• Instruction A: Rewrite the passage on power and the English Reformation between "Lord Acton was" and "those who do.", inclusive, changing "greed" to "avarice".
• Instruction B: According to the passage on power and the English Reformation, why did the Reformation come to England?

• Given passage:
● ● ● ● ● ● ●
Lord Acton was absolutely right, that power corrupts, and absolute power corrupts absolutely. He may have been more right, however, if he had adapted a bit of biblical wisdom in articulating the dangers of power. What if he had said instead, “The love of power is the root of all kinds of evil.” Just as greed is not the exclusive province of the rich, so the hunger for power extends well beyond the powerful, and with it goes all manner of evil. Those without power often seek power by sidling up to the powerful. If you have no power, the next best thing may be to get close to those who do.

We see this principle worked out in spades in the English Reformation. The Reformation came to England not because of a popular uprising of the people. It was not rooted in the heartfelt convictions of the clergy. The Reformation came to England because a king wanted a new wife, one who would bear him a son. The king thought he was pulling the strings of the clergy to get what he wanted, while the clergy believed they were pulling the strings of the king to get what they wanted. O what a tangled web they weaved when the English Reformation was first conceived. At any given moment, the shape of that Reformation was determined not by the Word of God, but by who had the king’s ear. The inauspicious beginning laid the groundwork for what would ensue, centuries of confusion, death and strife.

Trying to untangle the knots created by shifting alliances, convicted consciences and the providence of those born to inherit thrones may make for an interesting historical survey. What may be better, however, would be for us to consider our own failures and weaknesses as we set about the business of Reformation in our own lives. Whose ears do we seek access to, and to whom are we listening? Rather than trying to divine whether the church of England skewed too Romish or whether its problems grew out of its Erastianism may just be a distraction from examining our own lives.

Reformation, rightly understood, is nothing more than dominion. Adam and Eve, in being called to rule over the creation were called to re-form the world. After the fall the call to dominion abides, and so does the call to re-form. Now we are not merely turning jungle into garden, but are at the same time turning sin into righteousness. Our re-formation is, by the power of the Holy Spirit, remaking the sinful dust of our fallen father Adam into the glorious gold of our elder brother, Jesus, the second Adam. The Reformation not only is not over, but it will not end until all things are brought into subjection. Those “all things” certainly includes the rulers of England, both ecclesiastical and civil. They certainly include all who rule here in these United States. They include our churches, our culture, our labors. But they begin with our families, ourselves, our hearts.
● ● ● ● ● ● ●
[Part of a data file]

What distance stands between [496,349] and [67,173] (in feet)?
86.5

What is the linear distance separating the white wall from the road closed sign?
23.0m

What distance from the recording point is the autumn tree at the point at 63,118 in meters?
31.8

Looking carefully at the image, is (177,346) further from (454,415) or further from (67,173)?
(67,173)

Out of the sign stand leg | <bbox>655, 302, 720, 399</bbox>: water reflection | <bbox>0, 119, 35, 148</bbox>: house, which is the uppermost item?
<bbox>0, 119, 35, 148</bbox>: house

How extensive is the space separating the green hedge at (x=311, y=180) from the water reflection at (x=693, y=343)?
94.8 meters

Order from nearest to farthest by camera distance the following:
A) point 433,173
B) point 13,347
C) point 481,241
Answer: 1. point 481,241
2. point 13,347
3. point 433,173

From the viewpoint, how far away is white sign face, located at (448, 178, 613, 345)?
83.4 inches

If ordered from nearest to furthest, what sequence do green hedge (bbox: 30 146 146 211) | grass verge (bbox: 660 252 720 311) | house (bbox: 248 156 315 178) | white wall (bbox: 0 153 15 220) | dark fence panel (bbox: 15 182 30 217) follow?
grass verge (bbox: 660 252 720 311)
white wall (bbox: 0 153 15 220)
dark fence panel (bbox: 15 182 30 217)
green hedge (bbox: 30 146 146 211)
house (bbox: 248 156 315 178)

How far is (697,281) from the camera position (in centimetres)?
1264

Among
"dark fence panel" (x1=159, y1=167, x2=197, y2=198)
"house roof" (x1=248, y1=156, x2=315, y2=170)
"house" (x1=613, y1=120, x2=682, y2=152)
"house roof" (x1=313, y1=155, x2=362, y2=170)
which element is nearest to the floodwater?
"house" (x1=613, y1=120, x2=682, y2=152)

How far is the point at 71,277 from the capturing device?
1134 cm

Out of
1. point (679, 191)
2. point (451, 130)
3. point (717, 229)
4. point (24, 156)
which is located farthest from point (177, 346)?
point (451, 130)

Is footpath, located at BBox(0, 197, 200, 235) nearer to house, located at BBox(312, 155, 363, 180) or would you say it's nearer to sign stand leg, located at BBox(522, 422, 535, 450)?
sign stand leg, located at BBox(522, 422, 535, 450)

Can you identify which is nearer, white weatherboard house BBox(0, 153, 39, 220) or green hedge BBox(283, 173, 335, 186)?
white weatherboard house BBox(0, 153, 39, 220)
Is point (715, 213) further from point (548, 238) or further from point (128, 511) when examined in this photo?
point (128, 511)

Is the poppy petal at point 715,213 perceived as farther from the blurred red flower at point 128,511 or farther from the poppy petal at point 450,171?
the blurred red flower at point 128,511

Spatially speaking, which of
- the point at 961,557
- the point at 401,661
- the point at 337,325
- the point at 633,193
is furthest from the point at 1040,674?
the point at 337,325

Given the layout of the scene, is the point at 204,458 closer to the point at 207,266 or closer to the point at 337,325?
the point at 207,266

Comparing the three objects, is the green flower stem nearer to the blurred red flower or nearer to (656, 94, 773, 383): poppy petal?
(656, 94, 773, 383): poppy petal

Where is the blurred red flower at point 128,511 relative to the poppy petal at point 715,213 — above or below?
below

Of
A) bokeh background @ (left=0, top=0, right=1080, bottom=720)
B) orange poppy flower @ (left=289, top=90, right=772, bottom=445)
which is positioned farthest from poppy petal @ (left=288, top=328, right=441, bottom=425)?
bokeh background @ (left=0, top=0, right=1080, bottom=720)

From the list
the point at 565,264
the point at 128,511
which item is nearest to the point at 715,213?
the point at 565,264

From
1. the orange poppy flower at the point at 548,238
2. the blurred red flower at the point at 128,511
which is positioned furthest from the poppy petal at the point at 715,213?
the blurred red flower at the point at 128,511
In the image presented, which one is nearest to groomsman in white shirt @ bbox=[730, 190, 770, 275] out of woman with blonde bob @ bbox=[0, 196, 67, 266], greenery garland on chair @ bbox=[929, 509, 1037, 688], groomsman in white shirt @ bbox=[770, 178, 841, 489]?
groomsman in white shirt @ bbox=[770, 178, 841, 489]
● ● ● ● ● ● ●
• Task response A:
Lord Acton was absolutely right, that power corrupts, and absolute power corrupts absolutely. He may have been more right, however, if he had adapted a bit of biblical wisdom in articulating the dangers of power. What if he had said instead, “The love of power is the root of all kinds of evil.” Just as avarice is not the exclusive province of the rich, so the hunger for power extends well beyond the powerful, and with it goes all manner of evil. Those without power often seek power by sidling up to the powerful. If you have no power, the next best thing may be to get close to those who do.

• Task response B: It came because a king wanted a new wife, one who would bear him a son.